Banished from his native country and without any resource, Diogenes was reduced to great indigence. He perceived one day, a mouse running briskly up and down, without any fear of being surprised by the approach of night, without any anxiety about a lodging-place, and even without thinking of food. This reconciled him to his misery. He resolved to live at his ease, without constraint, and to dispense with everything which was not absolutely necessary for the preservation of life. He doubled his cloak, that by rolling himself up in it, it might serve the purposes both of a bed and of a coverlet. His movables consisted of a bag, a jug, and a staff; and wherever he went he always carried his furniture along with him. His stick, however, he used only when he went to the country, or on some emergency. Persons really lame were, he said, neither the deaf nor the blind, but those who had no bag.

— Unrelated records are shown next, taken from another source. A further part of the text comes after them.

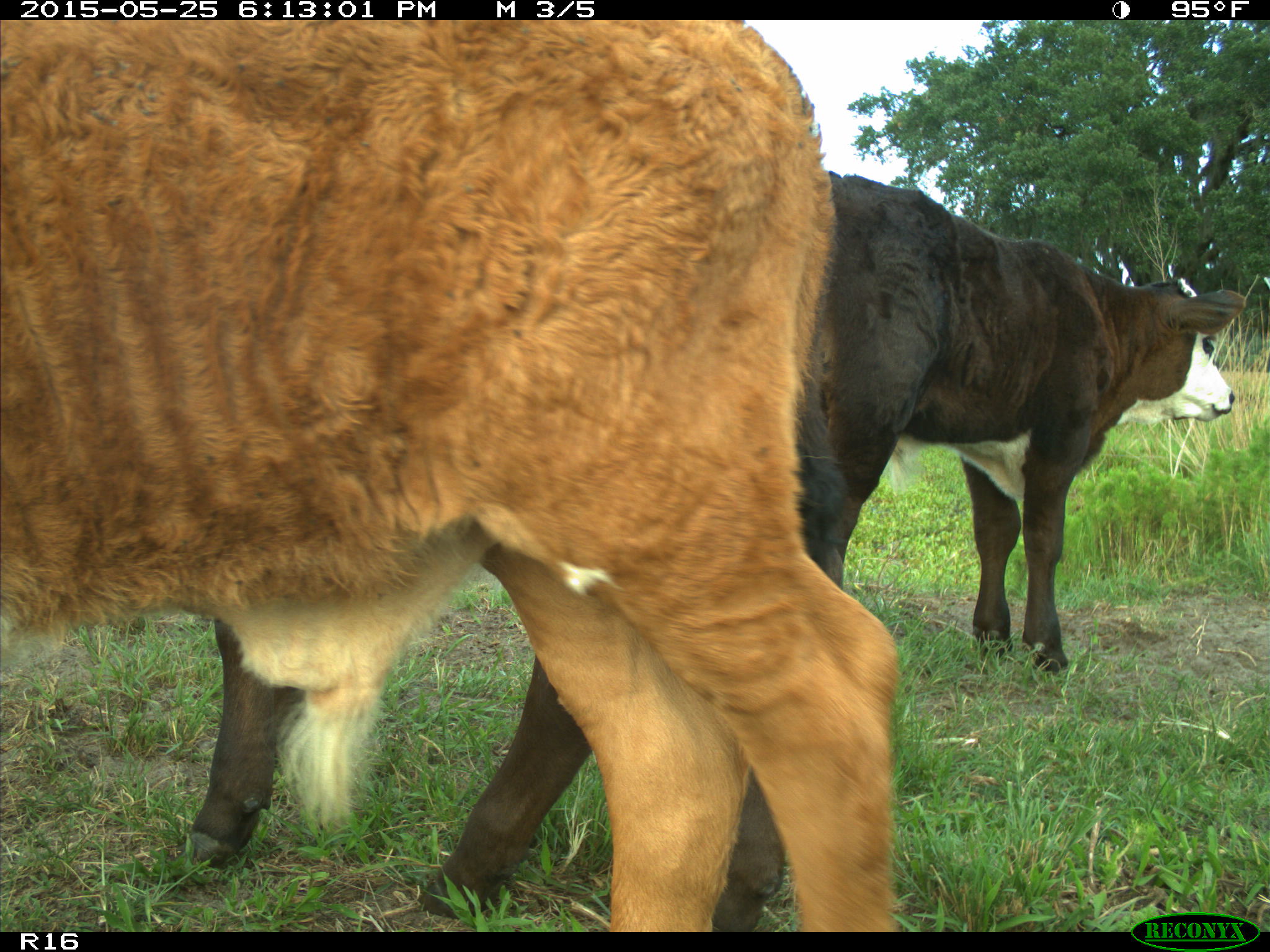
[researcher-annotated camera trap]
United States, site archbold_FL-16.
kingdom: Animalia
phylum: Chordata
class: Mammalia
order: Artiodactyla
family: Bovidae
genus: Bos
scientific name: Bos taurus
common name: domestic cow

He always went barefoot, nor did he wear sandals even when the ground was covered with snow. He endeavored also to accustom himself to eat raw flesh, but this was a point of perfection to which he never could arrive. He entreated a person of his acquaintance to afford him some little hole in his lodging, to which he might occasionally retire. But as he was dilatory in giving him a positive answer he took possession of an earthen tub, which he always carried about with him, and which was the only house he ever had. In the heat of summer when the fields were scorched by the sun, he used to roll among the burning sands, and in winter to embrace statues covered with snow, that he might accustom himself to endure without pain the inclemencies of heat and cold.

He treated everyone with contempt. He accused Plato and his scholars of dissipation, and of the crime of loving good cheer. All the orators he styled "the slaves of the people." Crowns were, he said, as brittle marks of glory as bubbles of water, which burst in the formation; that theatrical representations were the wonder of fools only. In a word, nothing escaped his satiric humor.